/pypyjs-release

Latest release build of PyPy.js, as a handy git submodule

Primary LanguagePython

PyPy.js: PyPy compiled into JavaScript

Note: Development is sleeping at the moment. Discuss this here: pypyjs/pypyjs#213

This is a version of the PyPy python interpreter, compiled into javascript with emscripten. It allows you to run a highly-compliant python environment in pure javascript, either in a browser or in a server-side javascript shell.

Using the Interpreter

To use the PyPy.js interpreter, you must load the file lib/pypyjs.js. This will create the global name pypyjs which represents the interpreter. In the browser:

<!-- shim for ES6 `Promise` builtin -->
<script src="./lib/Promise.min.js" type="text/javascript"></script>
<!-- shim for off-main-thread function compilation -->
<script src="./lib/FunctionPromise.js" type="text/javascript"></script>
<script src="./lib/pypyjs.js" type="text/javascript"></script>
<script type="text/javascript">
  pypyjs.ready().then(function() {
    // this callback is fired when the interpreter is ready for use.
  })
</script>

In nodejs or similar environments:

const pypyjs = require("./lib/pypyjs.js");
pypyjs.ready().then(function() {
  // this callback is fired when the interpreter is ready for use.

=======

*PROBLEMS TO WORK ON:*
**A)** In the PyPy.js page, what tool was used to compile the PyPy interpreter into JavaScript?
**B)** Retype the stretch of the PyPy.js page from "This is a version" through "server-side javascript shell.".

*SUPPLIED INFORMATION:*
=======

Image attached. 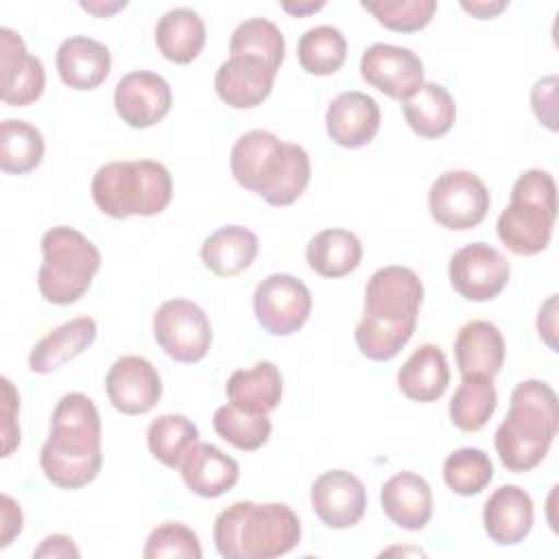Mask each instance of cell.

=======

*RESULTS IN ORDER:*
**A)** Emscripten.

**B)**
This is a version of the PyPy python interpreter, compiled into javascript with emscripten. It allows you to run a highly-compliant python environment in pure javascript, either in a browser or in a server-side javascript shell.